Aim of the task -> Every line from the one containing "Looking carefully, would" to the final line of the material below must be reproduced exactly; leave out all other lines.

---------- Material

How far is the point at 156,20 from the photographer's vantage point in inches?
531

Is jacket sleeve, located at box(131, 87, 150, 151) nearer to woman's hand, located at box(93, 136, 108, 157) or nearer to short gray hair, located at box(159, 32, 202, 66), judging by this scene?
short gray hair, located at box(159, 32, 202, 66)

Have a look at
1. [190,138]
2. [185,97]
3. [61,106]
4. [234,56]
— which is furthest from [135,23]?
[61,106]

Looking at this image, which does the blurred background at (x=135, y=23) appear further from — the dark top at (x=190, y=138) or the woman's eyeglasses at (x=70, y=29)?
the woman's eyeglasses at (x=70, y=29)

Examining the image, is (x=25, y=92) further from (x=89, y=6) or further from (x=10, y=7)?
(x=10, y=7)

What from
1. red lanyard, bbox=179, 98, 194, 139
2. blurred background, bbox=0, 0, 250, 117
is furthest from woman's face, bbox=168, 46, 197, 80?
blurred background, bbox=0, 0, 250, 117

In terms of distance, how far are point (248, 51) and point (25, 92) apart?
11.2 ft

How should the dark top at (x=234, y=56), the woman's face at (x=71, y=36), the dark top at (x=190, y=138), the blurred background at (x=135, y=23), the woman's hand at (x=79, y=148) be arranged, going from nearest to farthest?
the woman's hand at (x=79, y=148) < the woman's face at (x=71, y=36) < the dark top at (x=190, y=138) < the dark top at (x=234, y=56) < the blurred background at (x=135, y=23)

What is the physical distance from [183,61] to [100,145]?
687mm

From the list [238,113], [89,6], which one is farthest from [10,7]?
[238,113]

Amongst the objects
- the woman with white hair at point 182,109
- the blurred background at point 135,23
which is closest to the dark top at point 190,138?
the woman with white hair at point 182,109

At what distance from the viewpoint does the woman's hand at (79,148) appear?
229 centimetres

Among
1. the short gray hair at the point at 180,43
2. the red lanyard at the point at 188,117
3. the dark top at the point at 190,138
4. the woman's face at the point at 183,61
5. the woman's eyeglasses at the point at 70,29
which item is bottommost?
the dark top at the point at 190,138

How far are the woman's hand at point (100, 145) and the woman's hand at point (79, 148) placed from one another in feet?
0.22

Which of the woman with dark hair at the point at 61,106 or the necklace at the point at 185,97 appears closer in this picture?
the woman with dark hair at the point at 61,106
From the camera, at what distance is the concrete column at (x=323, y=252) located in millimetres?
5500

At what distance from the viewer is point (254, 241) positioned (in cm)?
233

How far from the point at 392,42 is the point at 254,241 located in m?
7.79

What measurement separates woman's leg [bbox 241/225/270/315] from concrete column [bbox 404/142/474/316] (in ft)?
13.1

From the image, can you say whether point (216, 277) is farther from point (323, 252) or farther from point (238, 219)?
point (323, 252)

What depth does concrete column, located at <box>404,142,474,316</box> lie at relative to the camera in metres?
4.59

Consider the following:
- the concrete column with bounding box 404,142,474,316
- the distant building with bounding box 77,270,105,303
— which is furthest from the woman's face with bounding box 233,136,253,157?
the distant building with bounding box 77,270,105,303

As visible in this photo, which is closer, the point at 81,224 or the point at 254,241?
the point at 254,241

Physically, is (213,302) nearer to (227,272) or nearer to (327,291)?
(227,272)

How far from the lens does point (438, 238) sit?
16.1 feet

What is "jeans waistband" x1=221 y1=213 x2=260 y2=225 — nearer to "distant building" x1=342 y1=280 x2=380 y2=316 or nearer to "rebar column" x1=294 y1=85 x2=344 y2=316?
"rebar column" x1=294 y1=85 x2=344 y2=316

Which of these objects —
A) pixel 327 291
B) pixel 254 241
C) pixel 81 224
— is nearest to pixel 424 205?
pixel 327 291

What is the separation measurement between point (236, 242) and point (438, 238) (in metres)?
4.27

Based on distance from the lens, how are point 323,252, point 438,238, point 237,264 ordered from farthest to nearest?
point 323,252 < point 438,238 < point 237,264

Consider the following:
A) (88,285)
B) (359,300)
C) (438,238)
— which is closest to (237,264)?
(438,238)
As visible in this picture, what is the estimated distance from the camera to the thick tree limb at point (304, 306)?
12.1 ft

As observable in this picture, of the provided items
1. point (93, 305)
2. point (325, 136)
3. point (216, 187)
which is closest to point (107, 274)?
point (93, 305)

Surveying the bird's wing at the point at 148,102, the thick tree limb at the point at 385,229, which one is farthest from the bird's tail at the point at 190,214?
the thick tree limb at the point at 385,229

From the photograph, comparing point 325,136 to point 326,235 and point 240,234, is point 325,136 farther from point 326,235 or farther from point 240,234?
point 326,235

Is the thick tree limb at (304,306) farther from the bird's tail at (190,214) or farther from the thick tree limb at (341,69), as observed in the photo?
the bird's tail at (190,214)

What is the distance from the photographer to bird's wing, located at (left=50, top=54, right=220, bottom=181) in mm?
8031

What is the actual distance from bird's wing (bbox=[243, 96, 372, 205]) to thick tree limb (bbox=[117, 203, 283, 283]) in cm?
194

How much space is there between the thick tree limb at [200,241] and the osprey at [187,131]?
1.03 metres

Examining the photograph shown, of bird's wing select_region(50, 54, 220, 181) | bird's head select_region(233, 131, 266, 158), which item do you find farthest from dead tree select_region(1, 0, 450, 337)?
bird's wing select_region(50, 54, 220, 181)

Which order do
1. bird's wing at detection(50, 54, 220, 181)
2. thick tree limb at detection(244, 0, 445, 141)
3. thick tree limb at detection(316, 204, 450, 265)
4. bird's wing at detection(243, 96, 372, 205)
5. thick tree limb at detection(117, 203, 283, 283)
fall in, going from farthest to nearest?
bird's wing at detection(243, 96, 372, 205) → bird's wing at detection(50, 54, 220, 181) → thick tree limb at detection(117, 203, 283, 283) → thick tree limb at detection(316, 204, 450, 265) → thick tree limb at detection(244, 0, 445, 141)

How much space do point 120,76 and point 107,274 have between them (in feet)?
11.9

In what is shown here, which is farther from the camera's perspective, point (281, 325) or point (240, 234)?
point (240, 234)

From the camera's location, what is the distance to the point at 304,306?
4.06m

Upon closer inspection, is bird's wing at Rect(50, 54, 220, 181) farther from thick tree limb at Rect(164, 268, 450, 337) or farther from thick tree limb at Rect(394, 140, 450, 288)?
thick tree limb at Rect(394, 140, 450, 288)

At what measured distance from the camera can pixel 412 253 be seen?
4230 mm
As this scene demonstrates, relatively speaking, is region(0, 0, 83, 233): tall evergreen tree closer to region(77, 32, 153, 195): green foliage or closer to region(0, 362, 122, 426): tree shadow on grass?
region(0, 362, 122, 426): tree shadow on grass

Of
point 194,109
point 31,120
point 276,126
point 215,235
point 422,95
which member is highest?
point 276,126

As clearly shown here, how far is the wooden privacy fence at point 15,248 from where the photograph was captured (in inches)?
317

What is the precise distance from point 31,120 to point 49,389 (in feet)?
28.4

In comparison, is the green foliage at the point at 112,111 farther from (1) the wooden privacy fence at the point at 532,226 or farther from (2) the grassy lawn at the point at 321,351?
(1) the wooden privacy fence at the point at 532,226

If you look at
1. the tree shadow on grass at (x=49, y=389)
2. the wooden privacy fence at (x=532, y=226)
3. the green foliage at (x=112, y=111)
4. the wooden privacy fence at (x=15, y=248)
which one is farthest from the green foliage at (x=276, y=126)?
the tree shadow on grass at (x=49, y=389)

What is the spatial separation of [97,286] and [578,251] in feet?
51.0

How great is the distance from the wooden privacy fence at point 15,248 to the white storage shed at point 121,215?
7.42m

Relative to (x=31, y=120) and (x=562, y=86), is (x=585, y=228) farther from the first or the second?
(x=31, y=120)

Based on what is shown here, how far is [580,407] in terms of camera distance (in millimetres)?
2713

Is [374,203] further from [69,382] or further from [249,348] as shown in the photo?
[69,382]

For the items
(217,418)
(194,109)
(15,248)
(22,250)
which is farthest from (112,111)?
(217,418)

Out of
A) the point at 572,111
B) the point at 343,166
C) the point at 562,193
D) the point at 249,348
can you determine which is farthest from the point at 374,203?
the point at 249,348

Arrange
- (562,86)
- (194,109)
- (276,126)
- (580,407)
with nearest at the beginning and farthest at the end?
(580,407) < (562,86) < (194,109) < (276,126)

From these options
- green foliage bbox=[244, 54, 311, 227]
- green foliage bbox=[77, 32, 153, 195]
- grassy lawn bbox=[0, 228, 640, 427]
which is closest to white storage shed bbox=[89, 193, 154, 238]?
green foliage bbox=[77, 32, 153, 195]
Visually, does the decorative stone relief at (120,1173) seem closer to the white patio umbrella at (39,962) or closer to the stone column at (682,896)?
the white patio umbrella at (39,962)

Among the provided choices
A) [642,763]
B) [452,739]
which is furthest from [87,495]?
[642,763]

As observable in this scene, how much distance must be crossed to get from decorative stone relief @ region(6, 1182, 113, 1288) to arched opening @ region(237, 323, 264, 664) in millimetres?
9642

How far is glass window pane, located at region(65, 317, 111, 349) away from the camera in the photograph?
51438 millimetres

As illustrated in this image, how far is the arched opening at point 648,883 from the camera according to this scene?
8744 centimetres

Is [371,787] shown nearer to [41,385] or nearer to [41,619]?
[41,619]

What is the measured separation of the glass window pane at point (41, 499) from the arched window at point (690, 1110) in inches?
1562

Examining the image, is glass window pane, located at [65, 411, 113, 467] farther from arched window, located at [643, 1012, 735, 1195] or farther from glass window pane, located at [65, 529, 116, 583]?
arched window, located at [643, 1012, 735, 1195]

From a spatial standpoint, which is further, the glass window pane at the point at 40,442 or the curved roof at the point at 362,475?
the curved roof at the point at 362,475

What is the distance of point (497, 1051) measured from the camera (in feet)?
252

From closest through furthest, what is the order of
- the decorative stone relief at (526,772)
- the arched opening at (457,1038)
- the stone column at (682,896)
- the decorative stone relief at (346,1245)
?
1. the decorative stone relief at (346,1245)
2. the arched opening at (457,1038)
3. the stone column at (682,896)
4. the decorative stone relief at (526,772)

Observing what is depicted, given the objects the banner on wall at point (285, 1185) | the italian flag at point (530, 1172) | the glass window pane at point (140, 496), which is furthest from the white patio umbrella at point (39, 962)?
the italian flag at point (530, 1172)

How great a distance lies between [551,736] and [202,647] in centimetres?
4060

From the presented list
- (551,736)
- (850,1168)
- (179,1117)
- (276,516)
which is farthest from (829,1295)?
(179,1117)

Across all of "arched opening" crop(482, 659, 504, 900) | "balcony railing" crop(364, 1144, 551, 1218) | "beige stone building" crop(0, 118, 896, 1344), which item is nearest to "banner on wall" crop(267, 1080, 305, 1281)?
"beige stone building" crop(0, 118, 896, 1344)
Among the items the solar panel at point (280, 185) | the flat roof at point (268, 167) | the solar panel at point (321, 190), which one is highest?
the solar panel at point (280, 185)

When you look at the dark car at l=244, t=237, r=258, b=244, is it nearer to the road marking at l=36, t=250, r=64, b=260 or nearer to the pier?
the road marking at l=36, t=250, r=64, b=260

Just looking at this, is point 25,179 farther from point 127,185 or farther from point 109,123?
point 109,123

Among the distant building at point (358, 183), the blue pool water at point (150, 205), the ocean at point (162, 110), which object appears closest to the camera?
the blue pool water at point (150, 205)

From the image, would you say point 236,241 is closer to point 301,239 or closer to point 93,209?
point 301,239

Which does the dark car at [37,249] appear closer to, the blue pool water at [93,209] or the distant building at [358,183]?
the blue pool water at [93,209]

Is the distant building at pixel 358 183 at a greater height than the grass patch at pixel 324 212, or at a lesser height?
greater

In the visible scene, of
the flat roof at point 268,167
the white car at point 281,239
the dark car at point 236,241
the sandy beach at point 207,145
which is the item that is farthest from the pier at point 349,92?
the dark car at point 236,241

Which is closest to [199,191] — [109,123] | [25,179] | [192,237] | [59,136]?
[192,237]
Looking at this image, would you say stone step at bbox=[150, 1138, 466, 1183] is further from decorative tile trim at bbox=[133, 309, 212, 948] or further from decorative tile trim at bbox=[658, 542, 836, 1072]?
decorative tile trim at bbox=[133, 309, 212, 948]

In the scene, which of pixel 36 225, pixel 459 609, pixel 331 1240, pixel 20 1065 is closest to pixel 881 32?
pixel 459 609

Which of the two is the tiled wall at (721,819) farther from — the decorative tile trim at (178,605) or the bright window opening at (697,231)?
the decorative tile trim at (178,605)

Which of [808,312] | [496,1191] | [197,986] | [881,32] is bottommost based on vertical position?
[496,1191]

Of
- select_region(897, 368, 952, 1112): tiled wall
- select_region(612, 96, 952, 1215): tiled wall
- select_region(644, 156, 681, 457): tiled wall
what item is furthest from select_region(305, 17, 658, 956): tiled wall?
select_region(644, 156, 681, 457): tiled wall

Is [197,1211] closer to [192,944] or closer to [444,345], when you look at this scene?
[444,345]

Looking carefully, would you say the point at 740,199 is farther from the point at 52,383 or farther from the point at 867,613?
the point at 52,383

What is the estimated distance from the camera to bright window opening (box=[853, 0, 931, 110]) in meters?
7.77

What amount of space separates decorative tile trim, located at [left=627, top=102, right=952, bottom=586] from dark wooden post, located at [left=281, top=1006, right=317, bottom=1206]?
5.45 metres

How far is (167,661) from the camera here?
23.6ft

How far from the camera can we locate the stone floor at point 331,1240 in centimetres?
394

--------------------

Worked solution ->
Looking carefully, would you say the point at 740,199 is farther from the point at 52,383 or farther from the point at 867,613?
the point at 52,383

What is the estimated distance from the camera to bright window opening (box=[853, 0, 931, 110]) in meters?
7.77

What amount of space separates decorative tile trim, located at [left=627, top=102, right=952, bottom=586] from dark wooden post, located at [left=281, top=1006, right=317, bottom=1206]?
5.45 metres

How far is (167,661) from the camera here?
23.6ft

How far from the camera can we locate the stone floor at point 331,1240 in centimetres?
394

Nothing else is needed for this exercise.